Come funziona la verificazione di scrittura privata in tribunale

Quando si riceve una richiesta di pagamento basata su un documento firmato, la prima reazione potrebbe essere quella di contestare la firma. Se un soggetto dichiara che la firma su un contratto o su una cambiale non è la sua, si attiva un meccanismo preciso. Questo meccanismo si chiama disconoscimento. A questo punto, il creditore che vuole riscuotere la somma deve avviare una procedura specifica. Questa procedura prende il nome di verificazione di scrittura privata. Senza questo passaggio, il documento non ha alcun valore di prova. La recente decisione della Corte di Cassazione chiarisce proprio quali sono le regole rigide che il creditore deve seguire per dimostrare che quella firma appartiene davvero al debitore.
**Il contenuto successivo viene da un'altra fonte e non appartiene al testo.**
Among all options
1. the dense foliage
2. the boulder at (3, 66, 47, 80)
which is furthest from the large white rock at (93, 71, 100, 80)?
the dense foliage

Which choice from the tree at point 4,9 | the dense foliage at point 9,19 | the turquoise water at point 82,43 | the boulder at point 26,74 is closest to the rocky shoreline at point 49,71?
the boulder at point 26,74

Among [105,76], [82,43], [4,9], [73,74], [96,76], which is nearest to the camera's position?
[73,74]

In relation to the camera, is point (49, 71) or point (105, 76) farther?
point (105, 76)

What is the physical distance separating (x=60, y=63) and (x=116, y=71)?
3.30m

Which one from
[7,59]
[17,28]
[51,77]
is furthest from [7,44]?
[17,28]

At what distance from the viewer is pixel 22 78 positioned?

Il caso concreto e la contestazione delle firme

Un creditore ha chiesto e ottenuto un decreto ingiuntivo (un ordine di pagamento emesso dal giudice) contro una società. Il credito si basava su un assegno bancario e su oltre trenta cambiali. La legale rappresentante della società si è opposta immediatamente davanti al tribunale. La donna ha dichiarato di non aver mai firmato quei titoli di credito. Di fronte a questo disconoscimento, il creditore aveva il dovere di dimostrare l’autenticità delle firme. Per fare questo, il creditore ha depositato in giudizio le copie di due consulenze tecniche svolte in un precedente procedimento penale. Secondo il creditore, queste relazioni erano sufficienti a dimostrare che le firme erano autentiche. Il tribunale di primo grado ha dato ragione al creditore, ma la Corte d’Appello ha ribaltato completamente la decisione, revocando l’ordine di pagamento.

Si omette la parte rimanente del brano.